THE EXERCISE: In the listing below, please print the line that contains "What is the distance from the camera's" and every line that follows it, exactly.

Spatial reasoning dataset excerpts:
__________________________________________________

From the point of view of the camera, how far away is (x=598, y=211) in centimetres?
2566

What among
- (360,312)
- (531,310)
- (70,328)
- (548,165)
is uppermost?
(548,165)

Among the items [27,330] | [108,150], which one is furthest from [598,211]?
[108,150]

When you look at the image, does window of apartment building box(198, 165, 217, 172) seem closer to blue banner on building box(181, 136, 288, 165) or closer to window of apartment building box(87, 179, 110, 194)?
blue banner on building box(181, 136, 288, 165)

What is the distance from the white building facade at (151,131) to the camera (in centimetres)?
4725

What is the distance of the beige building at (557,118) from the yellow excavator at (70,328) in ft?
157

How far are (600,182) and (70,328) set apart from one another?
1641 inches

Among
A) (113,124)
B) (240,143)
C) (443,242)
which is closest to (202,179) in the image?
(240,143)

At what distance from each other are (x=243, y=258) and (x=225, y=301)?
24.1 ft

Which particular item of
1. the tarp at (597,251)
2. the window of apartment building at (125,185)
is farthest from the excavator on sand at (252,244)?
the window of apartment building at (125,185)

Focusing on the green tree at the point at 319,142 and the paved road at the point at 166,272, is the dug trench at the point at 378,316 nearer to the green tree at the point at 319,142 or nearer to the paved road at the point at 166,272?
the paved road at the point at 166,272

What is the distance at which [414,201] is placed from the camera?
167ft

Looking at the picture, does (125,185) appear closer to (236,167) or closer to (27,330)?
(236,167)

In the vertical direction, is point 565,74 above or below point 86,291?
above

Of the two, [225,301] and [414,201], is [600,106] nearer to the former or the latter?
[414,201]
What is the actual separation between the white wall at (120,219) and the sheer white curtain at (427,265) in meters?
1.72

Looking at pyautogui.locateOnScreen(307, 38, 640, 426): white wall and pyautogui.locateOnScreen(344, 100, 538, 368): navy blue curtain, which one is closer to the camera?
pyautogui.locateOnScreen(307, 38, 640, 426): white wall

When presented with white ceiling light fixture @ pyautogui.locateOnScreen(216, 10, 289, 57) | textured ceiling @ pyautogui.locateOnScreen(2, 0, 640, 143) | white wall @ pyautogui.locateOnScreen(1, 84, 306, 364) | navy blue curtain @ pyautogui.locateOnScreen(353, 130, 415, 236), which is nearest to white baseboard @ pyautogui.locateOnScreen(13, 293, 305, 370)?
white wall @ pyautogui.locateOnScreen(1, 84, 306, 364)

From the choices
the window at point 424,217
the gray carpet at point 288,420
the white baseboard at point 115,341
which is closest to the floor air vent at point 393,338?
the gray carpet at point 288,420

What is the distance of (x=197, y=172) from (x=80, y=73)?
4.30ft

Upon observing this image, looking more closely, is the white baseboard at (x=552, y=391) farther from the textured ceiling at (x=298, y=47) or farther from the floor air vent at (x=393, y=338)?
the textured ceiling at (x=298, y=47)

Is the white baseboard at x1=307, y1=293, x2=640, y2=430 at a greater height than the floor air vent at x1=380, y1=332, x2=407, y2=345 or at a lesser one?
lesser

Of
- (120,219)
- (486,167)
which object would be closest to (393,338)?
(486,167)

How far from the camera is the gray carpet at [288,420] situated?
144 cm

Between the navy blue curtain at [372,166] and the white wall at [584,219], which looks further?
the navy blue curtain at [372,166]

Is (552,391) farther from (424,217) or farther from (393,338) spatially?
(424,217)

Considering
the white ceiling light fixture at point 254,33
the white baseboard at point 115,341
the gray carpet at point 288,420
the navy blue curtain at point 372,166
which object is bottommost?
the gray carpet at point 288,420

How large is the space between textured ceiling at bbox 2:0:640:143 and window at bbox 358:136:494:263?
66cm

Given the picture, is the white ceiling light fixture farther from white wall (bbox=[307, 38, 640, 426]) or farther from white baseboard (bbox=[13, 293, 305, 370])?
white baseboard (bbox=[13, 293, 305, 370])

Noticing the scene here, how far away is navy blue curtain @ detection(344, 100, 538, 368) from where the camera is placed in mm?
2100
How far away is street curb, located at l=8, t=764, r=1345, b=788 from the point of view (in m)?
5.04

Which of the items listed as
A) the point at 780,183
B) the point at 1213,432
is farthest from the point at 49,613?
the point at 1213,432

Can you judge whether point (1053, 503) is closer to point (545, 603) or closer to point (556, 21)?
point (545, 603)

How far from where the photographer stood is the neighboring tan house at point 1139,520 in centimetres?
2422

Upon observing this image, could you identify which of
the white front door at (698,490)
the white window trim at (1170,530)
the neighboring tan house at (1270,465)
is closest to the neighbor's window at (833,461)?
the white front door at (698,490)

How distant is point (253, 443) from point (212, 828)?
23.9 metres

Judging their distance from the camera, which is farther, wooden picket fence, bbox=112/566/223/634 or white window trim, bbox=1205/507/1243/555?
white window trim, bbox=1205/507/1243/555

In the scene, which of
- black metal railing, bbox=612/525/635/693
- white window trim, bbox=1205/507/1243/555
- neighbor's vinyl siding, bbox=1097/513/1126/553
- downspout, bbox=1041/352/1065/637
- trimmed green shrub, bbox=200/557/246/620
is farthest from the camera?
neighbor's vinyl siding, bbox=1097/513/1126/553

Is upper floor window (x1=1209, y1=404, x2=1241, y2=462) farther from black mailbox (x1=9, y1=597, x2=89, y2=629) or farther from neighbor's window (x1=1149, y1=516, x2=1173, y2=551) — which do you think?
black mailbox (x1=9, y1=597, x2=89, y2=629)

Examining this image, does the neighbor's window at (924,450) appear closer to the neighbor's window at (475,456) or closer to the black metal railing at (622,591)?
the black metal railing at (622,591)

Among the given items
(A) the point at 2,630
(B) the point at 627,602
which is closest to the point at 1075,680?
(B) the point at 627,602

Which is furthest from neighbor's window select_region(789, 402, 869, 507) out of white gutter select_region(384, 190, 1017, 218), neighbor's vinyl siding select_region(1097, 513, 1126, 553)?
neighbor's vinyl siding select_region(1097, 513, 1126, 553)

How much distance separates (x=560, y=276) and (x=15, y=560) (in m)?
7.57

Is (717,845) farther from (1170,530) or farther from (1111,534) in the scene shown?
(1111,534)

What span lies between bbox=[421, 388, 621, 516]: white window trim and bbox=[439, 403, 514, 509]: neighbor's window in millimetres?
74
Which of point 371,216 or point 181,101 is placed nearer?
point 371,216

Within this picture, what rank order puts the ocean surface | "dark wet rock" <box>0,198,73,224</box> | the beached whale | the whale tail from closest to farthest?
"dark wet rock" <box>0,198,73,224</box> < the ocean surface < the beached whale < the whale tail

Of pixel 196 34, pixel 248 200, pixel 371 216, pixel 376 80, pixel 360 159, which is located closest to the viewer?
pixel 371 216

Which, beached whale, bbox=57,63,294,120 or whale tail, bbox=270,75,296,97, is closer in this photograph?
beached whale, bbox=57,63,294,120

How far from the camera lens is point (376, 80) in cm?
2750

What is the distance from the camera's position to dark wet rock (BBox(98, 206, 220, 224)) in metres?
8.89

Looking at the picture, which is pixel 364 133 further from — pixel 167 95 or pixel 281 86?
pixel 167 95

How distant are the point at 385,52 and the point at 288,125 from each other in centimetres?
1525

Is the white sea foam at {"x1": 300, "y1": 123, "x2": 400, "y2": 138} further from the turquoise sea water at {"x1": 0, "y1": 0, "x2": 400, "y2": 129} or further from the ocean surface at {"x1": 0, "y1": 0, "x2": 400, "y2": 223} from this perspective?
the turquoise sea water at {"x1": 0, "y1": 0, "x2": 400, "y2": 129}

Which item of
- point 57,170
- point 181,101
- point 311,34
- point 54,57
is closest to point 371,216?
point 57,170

__________________________________________________

RESULT OF THE EXERCISE:
What is the distance from the camera's position to dark wet rock (BBox(98, 206, 220, 224)) in metres?
8.89

Looking at the picture, which is pixel 364 133 further from — pixel 167 95 or pixel 281 86?
pixel 167 95

How distant are the point at 385,52 and the point at 288,125 from each other in centimetres?
1525

Is the white sea foam at {"x1": 300, "y1": 123, "x2": 400, "y2": 138} further from the turquoise sea water at {"x1": 0, "y1": 0, "x2": 400, "y2": 129} or further from the ocean surface at {"x1": 0, "y1": 0, "x2": 400, "y2": 223} from this perspective?
the turquoise sea water at {"x1": 0, "y1": 0, "x2": 400, "y2": 129}

Which item of
- point 57,170
- point 181,101
- point 311,34
- point 54,57
is closest to point 371,216?
point 57,170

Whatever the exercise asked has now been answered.